Il y a vingt-cinq ans, Balagué, bien que situé à une dizaine de kilomètres de Saint-Girons ville principale du Couserans, offrait le visage archaïque d’une France rurale d’autrefois. Étonnamment, pour les besoins du film, ce fut sans doute la première commune d’Ariège à posséder un réseau électrique souterrain !
Sacrilège architectural, les lauzes sur les toits de la ferme de Martin Guerre, furent remplacées par des ardoises en plastique ! Près de l’abreuvoir, dans un pré, se dressa un miroir qui, bientôt, donnerait l’illusion du bûcher où brûlerait vif l’usurpateur Gérard Depardieu. Dans les granges, d’antiques carrioles attendaient de reprendre un service qu’elles n’avaient d’ailleurs souvent jamais quitté.
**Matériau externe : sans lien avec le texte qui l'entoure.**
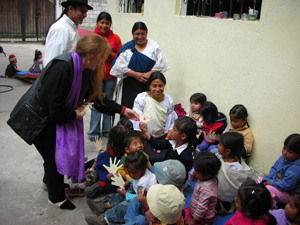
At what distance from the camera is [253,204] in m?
2.23

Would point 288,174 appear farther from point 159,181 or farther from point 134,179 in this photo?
point 134,179

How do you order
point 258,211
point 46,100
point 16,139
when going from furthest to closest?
1. point 16,139
2. point 46,100
3. point 258,211

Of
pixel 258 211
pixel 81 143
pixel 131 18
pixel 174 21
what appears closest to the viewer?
pixel 258 211

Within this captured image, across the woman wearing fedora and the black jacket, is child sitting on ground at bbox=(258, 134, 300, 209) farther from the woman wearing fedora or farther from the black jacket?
the woman wearing fedora

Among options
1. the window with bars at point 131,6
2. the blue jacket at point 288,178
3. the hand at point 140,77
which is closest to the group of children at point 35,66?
the window with bars at point 131,6

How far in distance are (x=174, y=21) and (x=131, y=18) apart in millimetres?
2168

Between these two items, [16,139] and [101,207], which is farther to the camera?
[16,139]

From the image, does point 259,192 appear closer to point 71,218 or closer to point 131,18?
point 71,218

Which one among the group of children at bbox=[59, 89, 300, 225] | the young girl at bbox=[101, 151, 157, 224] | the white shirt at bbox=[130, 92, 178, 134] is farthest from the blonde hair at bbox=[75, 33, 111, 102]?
the white shirt at bbox=[130, 92, 178, 134]

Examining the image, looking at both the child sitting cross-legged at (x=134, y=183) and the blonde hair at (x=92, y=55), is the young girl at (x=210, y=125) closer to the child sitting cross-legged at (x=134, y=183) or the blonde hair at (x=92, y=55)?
the child sitting cross-legged at (x=134, y=183)

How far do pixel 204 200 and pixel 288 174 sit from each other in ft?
2.66

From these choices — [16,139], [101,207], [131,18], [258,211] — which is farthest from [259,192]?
[131,18]

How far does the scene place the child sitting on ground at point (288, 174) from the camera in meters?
2.72

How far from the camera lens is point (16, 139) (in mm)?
4715
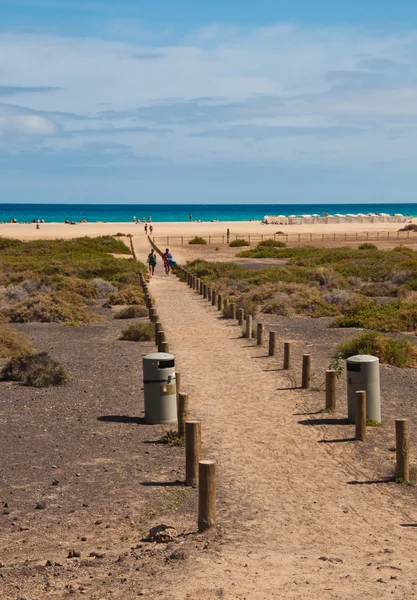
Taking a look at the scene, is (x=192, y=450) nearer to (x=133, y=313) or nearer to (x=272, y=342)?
(x=272, y=342)

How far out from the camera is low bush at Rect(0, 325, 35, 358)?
806 inches

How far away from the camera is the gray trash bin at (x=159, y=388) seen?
14.0 m

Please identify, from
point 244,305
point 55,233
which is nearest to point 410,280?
point 244,305

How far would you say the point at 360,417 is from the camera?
41.7 feet

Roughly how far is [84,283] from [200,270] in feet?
31.3

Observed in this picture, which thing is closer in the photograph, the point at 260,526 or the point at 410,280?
the point at 260,526

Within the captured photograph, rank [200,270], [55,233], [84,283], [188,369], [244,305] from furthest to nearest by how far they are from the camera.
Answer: [55,233] → [200,270] → [84,283] → [244,305] → [188,369]

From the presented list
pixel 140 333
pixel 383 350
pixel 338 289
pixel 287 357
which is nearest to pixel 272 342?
pixel 287 357

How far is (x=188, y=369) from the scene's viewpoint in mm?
18359

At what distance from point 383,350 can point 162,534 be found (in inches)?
454

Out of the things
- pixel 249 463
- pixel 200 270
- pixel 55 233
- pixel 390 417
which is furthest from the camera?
pixel 55 233

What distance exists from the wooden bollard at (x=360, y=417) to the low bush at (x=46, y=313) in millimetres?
15274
Bien évidemment, quelques mois plus tard, je reconnus sur l’écran, les lieux du tournage à travers le filtre des différentes focales de la caméra, ainsi que quelques paysans du cru dans leurs costumes de figurants. Le film connut un incontestable succès populaire intriguant même les américains qui en tournèrent un remake Sommersby sur fond de guerre de Sécession avec Richard Gere et Jodie Foster dans les rôles de Depardieu et Nathalie Baye.
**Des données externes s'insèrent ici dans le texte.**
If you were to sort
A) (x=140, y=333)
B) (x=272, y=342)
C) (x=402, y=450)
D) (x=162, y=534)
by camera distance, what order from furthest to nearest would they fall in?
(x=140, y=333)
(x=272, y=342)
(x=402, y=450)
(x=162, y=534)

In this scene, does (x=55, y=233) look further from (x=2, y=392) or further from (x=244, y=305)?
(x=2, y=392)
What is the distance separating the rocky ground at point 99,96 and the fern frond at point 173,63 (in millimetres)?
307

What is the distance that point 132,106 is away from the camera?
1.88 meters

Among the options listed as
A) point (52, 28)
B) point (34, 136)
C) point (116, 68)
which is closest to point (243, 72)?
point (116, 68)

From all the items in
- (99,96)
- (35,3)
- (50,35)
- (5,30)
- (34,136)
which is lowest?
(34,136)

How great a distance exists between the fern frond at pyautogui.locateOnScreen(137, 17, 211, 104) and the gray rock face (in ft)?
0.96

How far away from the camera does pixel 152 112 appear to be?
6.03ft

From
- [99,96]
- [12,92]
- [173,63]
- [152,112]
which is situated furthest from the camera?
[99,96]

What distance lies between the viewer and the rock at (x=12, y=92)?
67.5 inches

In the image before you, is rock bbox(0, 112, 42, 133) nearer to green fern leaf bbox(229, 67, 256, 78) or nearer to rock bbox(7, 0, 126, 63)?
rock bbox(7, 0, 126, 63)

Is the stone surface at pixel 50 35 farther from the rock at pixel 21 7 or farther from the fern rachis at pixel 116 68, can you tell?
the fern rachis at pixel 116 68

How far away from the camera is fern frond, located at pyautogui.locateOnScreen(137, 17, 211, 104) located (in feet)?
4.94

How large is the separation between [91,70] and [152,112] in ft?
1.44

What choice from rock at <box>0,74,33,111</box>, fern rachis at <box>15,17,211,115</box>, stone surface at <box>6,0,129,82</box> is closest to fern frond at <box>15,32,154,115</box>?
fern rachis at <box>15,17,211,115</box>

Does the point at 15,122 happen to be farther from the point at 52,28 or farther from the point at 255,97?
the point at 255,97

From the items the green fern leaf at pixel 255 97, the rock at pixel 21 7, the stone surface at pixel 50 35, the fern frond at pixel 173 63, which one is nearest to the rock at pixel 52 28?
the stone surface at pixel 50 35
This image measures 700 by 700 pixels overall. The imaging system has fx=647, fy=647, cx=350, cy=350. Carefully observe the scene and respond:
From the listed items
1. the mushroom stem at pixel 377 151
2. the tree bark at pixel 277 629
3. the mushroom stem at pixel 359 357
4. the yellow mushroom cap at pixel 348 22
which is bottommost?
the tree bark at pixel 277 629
Les feux de la rampe éteints, les autochtones retrouvèrent leur vie agricole ancestrale rythmée par les saisons, juste troublée en été par un afflux nouveau de touristes sous le charme de ce village pittoresque. J’aimais, au temps de la fenaison, voir les attelages de bœufs revenir de la plaine qui, curieusement, ferme le cirque au-delà des habitations. J’écoutais volontiers les discussions en patois occitan de ces aïeux reclus qui ne devaient même pas descendre le samedi jusqu’au marché de Saint-Girons. L’un d’eux me parla de Depardieu qui partageait souvent des « canons » entre les prises de vues, de Nathalie Baye qui répugnait à souiller ses mains de terre ! A mille années lumière de ce monde de paillettes, on dirait aujourd’hui « people », il me questionna sur le contrat du célèbre acteur, avançant avec naïveté, la somme d’un million de centimes, dix mille francs de l’époque. Je me souviens encore de son visage d’une « France de très très en bas » quand je lui affirmai qu’il fallait sans doute multiplier par plusieurs centaines !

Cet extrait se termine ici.